Note on health semantics: livenessState (the component) is Spring's built-in and stays UP regardless of sync — only the liveness group goes 503 (because onchainConnection is in it). In production under Kubernetes, wiring a liveness probe to /actuator/health/liveness makes the kubelet restart the pod on this 503 and auto-recovers — the mitigation the in-process auto-recovery can't provide.
Files this skill owns
.claude/skills/cf-token-metadata-registry-mainnet-integration-test-full-genesis-sync/
├── SKILL.md # this file
├── config.env.example # template, committed
├── config.env # actual config, gitignored
├── tunnels.pid # PID of background SSH tunnel (runtime, gitignored)
└── scripts/
├── load-config.sh # config loader
├── preflight-remote.sh # remote occupancy check
├── prepare-remote.sh # clone / reset / checkout
├── start-remote.sh # docker compose up
├── open-tunnels.sh # SSH port-forward
├── close-tunnels.sh # kill background SSH tunnel
├── wait-offchain-ready.sh # poll aggregated /actuator/health for offchainSync UP
├── wait-onchain-tip.sh # poll /actuator/health/readiness (final confirm only; see Step 7 caveats)

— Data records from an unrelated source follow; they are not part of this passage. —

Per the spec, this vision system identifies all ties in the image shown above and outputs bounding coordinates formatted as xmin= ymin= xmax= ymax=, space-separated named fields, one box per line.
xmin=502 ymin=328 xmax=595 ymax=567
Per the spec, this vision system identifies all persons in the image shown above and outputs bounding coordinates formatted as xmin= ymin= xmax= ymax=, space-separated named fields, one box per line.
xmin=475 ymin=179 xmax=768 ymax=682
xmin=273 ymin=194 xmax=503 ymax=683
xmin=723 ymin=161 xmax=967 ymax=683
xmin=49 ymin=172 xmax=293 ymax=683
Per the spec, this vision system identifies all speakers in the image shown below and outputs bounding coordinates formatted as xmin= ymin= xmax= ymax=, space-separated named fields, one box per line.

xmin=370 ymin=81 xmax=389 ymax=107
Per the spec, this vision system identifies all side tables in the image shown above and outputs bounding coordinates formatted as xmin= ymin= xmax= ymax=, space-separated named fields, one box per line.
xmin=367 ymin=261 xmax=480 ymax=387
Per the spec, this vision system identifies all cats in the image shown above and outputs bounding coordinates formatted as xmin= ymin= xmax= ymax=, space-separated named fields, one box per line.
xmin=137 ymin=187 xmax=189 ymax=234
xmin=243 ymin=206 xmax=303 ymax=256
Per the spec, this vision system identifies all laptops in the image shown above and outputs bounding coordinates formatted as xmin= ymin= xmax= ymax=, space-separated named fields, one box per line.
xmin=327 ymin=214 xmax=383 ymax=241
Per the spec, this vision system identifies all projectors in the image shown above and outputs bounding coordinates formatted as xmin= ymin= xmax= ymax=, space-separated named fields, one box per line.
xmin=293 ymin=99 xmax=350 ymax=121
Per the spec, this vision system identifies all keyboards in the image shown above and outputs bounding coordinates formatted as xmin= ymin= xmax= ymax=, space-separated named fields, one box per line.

├── check-sync-progress.sh # one-shot window-relative progress (DB cursor vs Koios tip; no /health hit)
├── monitor-sync-progress.sh # looped progress + ETA; --until-tip exits at ~100% (preferred tip detector)
├── run-cip26-tests.sh # pytest -m cip26 against committed fixtures (NO regenerate)
└── run-cip68-tests.sh # pytest -m cip68 against committed fixtures (NO regenerate)
All scripts are idempotent and safe to re-run. They print clear progress lines and exit non-zero on failure.